■ Extrait du document ■
★ ★ ★ ★ ★ ★ ★

Des dessins ont été réalisés au dos des lettres de Naz, sur des serviettes, sur les draps de la prison et sur les feuilles d’aluminium de paquets de cigarettes.
Au fil des ans, elle a été transférée dans différentes prisons. La situation était un peu meilleure dans la première, avant son procès, où il était davantage possible de dessiner ou de peindre.
• Quelle a été la première incursion de Zehra dans l’art, et quand a‑t-elle commencé à fusionner la politique dans son art ?
Pour Zehra, il n’y a pas de frontières entre les deux. Comme elle l’a écrit dans son journal : “Quand je travaillais comme journaliste, je ne savais pas dessiner, mais, le dessin est une partie de moi, et une partie de moi est la lutte du peuple kurde. Dans mes peintures, la lumière, les couleurs, les images sont là pour représenter l’histoire des Kurdes et leurs expériences. La colère créatrice ne pouvait pas être apprivoisée”.
Pour Zehra, l’art c’est la politique, et la politique fait des gestes à l’art, il est donc impossible de trouver un ante quem. “Si vous venez de cette terre, alors vous êtes imprégné de politique depuis votre naissance”. Pour Zehra, le dessin était un moyen d’exprimer ce qu’elle vivait.

★ ★ ★ ★ ★ ★ ★

■ Données fournies ■

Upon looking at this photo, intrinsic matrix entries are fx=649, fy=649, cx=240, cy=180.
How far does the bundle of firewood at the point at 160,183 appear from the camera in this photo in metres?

★ ★ ★ ★ ★ ★ ★

■ Consigne ■
D'après l'extrait sur Zehra, sur quels supports les dessins ont-ils été réalisés ?

■ Réponse rédigée ■
Au dos des lettres de Naz, sur des serviettes, sur les draps de la prison et sur les feuilles d'aluminium de paquets de cigarettes.